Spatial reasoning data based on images

——————

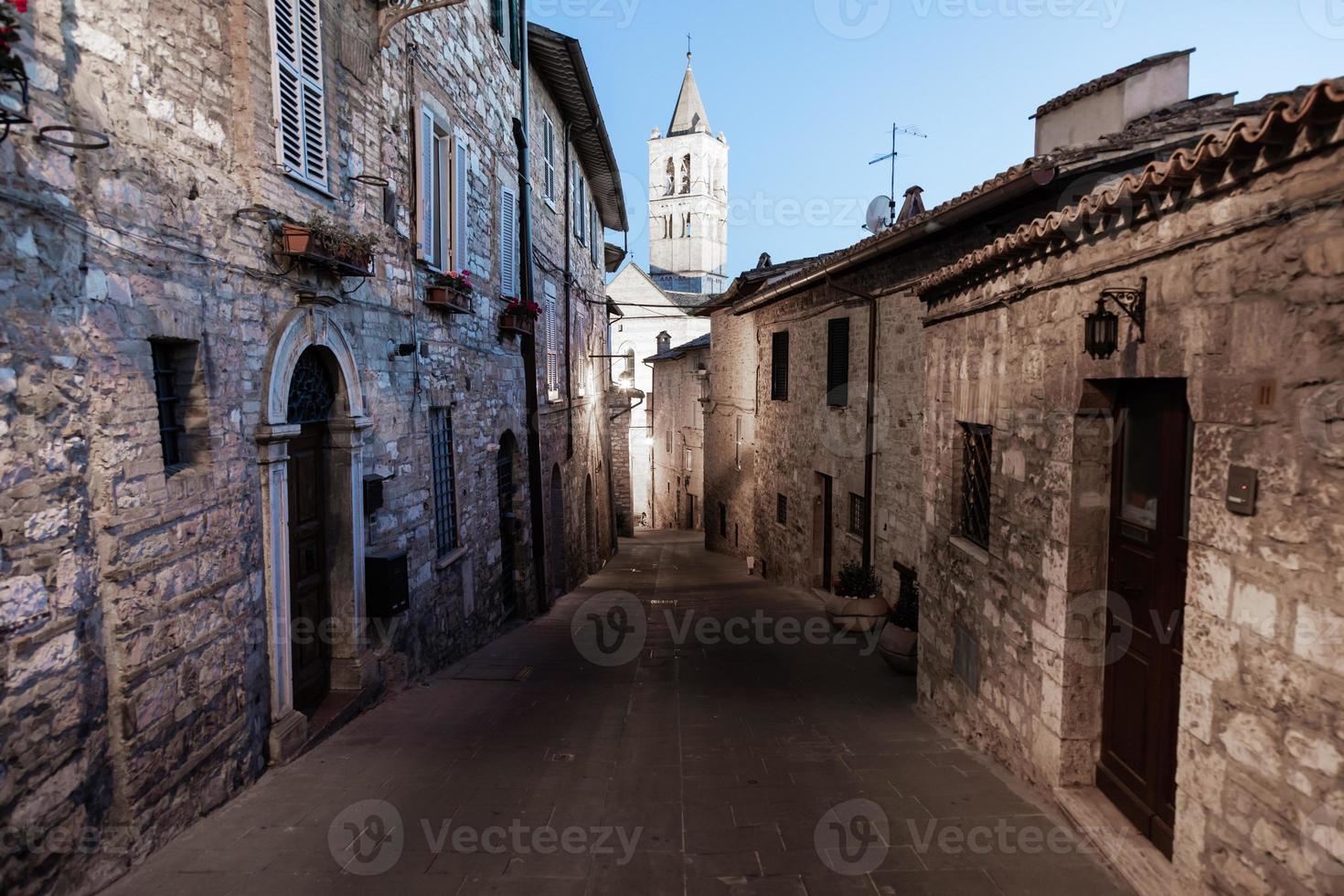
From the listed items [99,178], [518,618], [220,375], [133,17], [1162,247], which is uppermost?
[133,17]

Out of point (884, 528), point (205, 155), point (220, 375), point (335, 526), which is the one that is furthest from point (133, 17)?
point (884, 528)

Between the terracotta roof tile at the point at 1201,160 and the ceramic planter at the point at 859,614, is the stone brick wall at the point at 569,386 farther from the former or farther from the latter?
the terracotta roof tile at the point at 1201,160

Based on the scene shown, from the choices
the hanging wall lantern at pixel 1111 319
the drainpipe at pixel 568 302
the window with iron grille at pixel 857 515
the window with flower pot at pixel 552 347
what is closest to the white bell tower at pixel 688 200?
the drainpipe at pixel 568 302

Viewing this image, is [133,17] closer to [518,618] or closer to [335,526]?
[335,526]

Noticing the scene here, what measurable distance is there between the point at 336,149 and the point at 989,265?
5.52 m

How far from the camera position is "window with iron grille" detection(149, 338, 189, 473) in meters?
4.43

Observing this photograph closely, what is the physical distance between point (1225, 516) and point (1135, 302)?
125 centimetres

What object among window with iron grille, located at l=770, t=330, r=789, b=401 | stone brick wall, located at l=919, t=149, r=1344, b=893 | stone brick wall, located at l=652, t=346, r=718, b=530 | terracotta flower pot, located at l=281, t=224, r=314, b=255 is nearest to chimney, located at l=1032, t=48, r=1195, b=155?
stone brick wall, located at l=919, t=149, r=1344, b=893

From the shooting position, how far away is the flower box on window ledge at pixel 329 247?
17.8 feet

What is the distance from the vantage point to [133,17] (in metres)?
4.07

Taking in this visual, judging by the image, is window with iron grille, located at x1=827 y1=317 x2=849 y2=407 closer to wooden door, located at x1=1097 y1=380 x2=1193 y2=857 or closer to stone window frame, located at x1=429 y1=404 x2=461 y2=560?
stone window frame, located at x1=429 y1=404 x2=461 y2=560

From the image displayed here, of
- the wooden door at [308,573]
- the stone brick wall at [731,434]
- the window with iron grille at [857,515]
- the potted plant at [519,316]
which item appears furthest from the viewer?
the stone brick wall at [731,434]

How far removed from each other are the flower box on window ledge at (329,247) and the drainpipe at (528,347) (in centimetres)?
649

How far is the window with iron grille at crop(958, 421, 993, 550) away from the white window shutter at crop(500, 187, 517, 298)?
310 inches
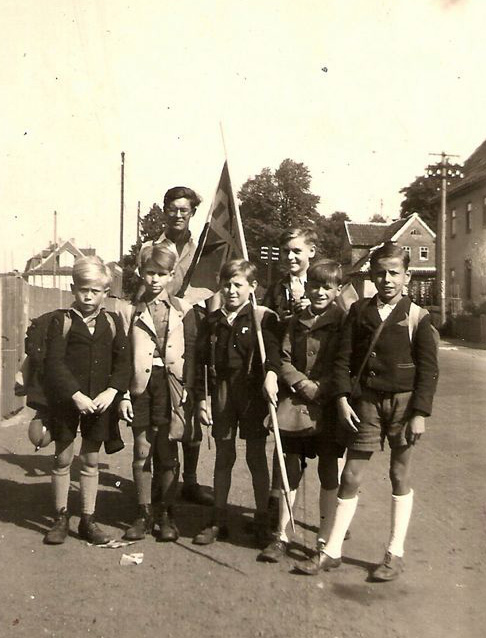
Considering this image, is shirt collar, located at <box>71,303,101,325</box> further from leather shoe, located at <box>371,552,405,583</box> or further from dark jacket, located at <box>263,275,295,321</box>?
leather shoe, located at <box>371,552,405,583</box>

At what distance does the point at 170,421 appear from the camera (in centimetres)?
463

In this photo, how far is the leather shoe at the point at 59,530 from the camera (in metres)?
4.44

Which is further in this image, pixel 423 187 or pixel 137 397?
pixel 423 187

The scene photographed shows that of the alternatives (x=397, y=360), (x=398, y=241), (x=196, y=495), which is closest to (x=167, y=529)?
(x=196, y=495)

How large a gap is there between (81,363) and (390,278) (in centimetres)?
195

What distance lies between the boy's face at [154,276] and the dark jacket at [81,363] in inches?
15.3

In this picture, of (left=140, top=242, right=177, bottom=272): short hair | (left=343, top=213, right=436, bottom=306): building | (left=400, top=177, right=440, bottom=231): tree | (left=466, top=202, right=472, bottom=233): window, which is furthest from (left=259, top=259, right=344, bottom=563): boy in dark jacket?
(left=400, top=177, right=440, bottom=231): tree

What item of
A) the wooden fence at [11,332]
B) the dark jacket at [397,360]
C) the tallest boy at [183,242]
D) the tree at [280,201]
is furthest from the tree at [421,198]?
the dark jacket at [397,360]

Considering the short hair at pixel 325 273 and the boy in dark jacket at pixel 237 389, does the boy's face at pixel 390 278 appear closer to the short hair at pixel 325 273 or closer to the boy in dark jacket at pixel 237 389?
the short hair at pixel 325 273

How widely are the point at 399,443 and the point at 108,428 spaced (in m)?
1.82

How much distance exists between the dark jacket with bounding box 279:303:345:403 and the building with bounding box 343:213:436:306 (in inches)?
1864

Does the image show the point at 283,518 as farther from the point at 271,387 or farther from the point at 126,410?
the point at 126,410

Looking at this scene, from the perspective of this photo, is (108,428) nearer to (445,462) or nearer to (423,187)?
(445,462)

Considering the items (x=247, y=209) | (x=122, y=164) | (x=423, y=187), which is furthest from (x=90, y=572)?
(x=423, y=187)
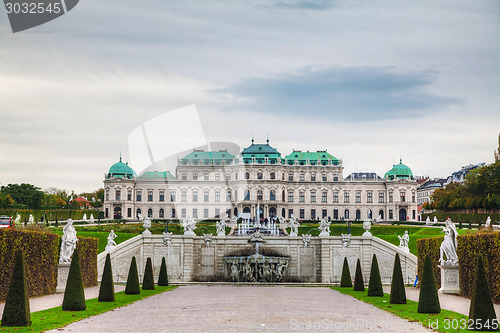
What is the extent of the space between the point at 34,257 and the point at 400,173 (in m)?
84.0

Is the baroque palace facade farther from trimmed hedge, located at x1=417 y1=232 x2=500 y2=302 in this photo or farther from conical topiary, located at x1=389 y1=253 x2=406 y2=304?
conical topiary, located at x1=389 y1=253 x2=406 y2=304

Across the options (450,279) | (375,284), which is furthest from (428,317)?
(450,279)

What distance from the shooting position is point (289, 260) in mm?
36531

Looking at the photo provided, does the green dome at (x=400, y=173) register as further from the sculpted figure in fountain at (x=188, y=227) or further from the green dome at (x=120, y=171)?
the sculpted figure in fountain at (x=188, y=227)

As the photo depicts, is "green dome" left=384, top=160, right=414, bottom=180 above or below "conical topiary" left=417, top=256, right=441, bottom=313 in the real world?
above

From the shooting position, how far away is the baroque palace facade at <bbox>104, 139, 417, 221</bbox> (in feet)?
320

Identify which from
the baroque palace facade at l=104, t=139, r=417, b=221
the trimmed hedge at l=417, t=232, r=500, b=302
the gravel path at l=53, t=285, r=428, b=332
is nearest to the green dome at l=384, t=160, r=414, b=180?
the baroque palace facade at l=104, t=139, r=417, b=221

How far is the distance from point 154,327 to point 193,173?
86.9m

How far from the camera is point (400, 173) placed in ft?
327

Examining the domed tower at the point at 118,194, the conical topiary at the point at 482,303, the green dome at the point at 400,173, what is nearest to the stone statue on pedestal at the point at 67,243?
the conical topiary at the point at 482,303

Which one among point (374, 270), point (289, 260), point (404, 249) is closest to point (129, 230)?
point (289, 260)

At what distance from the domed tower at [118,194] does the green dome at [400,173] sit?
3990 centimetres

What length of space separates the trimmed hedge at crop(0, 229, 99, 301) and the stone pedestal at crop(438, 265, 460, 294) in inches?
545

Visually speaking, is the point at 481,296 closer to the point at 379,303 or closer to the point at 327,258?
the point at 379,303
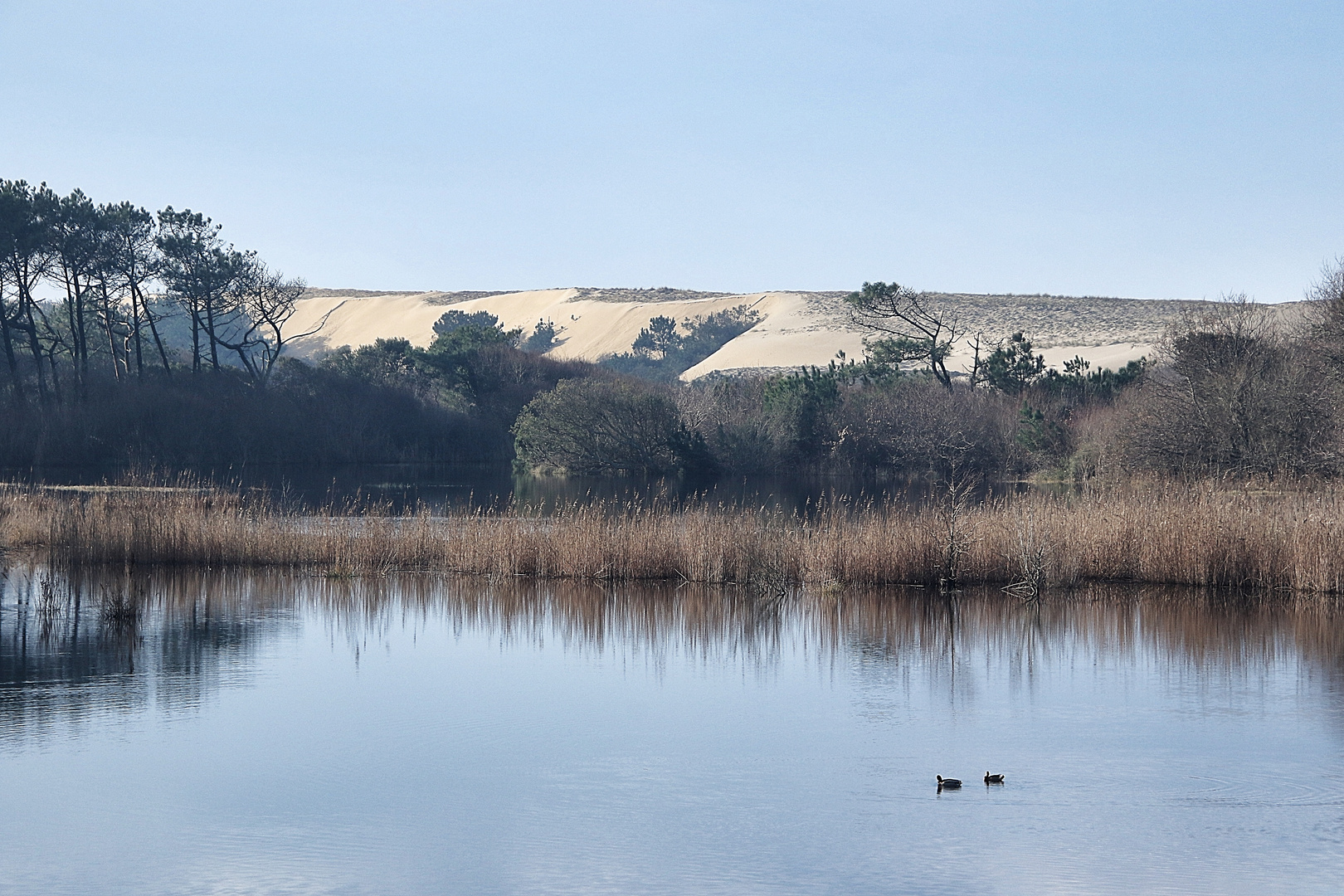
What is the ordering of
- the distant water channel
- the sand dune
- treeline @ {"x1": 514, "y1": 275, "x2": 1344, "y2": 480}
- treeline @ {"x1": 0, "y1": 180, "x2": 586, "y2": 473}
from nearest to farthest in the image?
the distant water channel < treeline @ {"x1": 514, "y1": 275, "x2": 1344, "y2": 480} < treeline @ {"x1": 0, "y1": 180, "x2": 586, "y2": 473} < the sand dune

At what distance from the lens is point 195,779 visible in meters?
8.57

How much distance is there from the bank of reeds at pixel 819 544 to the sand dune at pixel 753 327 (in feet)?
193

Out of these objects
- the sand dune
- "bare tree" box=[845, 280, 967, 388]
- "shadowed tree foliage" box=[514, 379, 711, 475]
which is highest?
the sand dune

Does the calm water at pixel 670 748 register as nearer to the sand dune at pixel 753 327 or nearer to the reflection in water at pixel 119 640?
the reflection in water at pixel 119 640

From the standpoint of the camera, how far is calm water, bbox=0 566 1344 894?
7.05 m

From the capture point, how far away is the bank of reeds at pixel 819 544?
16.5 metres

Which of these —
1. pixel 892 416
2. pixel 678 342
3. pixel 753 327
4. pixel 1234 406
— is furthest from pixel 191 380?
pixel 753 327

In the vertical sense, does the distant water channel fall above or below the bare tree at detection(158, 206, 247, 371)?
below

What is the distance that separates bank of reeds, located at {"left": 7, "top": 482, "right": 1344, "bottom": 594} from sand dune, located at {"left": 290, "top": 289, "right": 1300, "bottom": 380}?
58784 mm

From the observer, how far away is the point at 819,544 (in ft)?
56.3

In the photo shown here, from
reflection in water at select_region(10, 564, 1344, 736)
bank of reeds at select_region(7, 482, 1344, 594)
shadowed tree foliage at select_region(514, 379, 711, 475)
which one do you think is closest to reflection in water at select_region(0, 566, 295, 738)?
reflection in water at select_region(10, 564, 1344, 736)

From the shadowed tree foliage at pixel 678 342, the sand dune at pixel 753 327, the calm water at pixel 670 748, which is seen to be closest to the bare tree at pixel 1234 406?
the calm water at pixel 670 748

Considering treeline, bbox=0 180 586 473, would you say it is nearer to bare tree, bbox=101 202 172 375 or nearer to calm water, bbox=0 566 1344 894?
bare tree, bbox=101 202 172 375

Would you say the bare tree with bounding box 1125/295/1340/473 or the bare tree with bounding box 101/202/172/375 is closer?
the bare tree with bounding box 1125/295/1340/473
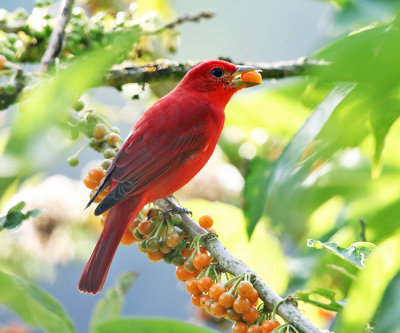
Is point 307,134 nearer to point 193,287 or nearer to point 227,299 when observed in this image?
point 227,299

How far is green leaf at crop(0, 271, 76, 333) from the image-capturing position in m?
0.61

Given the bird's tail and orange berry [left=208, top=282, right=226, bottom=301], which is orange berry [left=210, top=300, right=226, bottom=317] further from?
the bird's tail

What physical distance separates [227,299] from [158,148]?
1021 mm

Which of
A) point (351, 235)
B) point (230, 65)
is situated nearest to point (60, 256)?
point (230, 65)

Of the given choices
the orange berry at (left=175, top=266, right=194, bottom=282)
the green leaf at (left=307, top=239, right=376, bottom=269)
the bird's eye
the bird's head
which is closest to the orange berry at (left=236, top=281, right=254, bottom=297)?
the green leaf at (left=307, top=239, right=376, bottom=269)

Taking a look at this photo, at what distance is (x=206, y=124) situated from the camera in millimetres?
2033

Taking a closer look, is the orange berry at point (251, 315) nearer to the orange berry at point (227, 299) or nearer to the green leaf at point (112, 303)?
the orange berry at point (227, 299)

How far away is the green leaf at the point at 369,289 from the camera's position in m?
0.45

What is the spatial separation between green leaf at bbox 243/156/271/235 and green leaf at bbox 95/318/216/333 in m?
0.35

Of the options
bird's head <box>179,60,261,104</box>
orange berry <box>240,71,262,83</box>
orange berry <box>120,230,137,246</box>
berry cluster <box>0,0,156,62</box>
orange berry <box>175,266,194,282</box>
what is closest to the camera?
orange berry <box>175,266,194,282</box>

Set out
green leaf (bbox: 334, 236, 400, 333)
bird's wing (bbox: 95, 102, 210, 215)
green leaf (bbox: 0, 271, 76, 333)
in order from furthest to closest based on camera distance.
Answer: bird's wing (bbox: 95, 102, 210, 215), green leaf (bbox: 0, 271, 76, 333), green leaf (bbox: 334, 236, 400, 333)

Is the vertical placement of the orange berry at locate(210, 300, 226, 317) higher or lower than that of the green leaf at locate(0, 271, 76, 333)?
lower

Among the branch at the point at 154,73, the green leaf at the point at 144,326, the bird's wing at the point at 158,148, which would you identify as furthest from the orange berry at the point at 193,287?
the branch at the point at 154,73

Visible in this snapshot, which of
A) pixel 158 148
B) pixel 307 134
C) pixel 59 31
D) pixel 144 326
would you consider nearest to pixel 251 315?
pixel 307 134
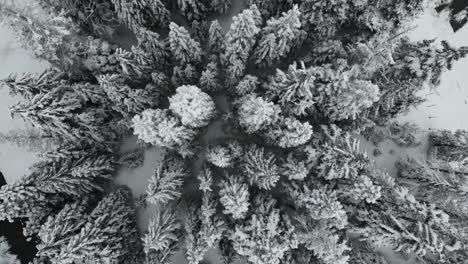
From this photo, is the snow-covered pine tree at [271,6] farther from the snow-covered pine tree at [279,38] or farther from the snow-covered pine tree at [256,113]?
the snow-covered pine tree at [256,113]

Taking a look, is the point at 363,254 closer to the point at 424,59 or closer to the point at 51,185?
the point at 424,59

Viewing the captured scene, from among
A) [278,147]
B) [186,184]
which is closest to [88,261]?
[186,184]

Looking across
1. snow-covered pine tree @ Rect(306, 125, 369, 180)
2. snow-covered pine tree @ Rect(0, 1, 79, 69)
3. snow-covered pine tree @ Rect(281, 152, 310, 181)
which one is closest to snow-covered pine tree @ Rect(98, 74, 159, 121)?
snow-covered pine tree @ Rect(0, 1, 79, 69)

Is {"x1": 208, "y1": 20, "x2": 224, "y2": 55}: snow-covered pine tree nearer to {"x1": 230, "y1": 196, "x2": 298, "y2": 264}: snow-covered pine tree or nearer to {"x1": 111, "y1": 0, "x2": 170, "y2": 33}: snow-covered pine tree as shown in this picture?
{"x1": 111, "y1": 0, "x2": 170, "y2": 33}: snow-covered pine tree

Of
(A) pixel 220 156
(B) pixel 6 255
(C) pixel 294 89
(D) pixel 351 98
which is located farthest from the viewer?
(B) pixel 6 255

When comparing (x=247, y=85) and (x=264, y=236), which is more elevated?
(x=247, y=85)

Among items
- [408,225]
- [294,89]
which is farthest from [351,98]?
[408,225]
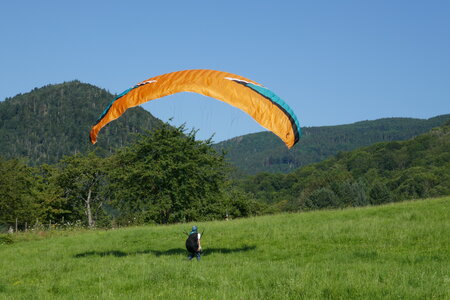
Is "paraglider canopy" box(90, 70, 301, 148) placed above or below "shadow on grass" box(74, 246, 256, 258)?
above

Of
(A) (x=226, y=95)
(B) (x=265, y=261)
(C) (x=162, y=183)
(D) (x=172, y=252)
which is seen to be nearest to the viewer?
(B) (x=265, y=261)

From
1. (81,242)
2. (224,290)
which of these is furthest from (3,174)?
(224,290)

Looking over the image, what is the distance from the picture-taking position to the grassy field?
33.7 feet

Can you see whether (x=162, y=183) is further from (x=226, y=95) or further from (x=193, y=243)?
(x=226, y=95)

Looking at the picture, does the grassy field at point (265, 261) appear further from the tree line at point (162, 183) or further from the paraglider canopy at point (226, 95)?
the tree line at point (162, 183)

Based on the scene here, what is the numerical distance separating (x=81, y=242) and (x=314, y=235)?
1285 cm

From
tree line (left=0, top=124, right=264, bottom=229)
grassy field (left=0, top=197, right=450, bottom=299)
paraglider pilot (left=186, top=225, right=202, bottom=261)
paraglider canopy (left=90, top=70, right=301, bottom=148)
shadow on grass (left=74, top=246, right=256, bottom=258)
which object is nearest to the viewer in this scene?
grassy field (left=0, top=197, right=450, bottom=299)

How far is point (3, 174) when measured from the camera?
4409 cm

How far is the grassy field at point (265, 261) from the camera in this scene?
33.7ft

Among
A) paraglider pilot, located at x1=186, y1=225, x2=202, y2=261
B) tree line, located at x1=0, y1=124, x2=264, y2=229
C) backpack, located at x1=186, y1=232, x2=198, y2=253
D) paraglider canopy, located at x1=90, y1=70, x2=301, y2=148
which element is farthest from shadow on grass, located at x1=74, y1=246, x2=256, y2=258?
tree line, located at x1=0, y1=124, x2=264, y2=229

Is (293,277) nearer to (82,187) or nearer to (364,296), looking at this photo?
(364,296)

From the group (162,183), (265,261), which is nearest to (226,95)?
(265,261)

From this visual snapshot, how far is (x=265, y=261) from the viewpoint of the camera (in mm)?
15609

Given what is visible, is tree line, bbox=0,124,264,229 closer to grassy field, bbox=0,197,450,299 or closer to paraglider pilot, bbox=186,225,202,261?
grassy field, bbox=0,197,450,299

——————

Exercise description =>
Copy out, word for word, the lines of the data starting with the line that contains "How far is the grassy" and continuing through the end of the data, with both ends included.

Exercise result =>
How far is the grassy field at point (265, 261) from the camera in this scene?
33.7ft

Among
A) paraglider pilot, located at x1=186, y1=225, x2=202, y2=261
B) tree line, located at x1=0, y1=124, x2=264, y2=229
C) backpack, located at x1=186, y1=232, x2=198, y2=253
D) paraglider canopy, located at x1=90, y1=70, x2=301, y2=148
which element is farthest from shadow on grass, located at x1=74, y1=246, x2=256, y2=258?
tree line, located at x1=0, y1=124, x2=264, y2=229

Is (293,277) nearer to (82,187) or nearer to (364,296), looking at this photo?
(364,296)

From the group (162,183), (265,261), which is nearest to (226,95)?
(265,261)

From this visual snapshot, how far is (x=265, y=261) from the viewpoint of the camera (in mm)?
15609

Given what is visible, is tree line, bbox=0,124,264,229 closer to grassy field, bbox=0,197,450,299 or closer to paraglider pilot, bbox=186,225,202,261?
grassy field, bbox=0,197,450,299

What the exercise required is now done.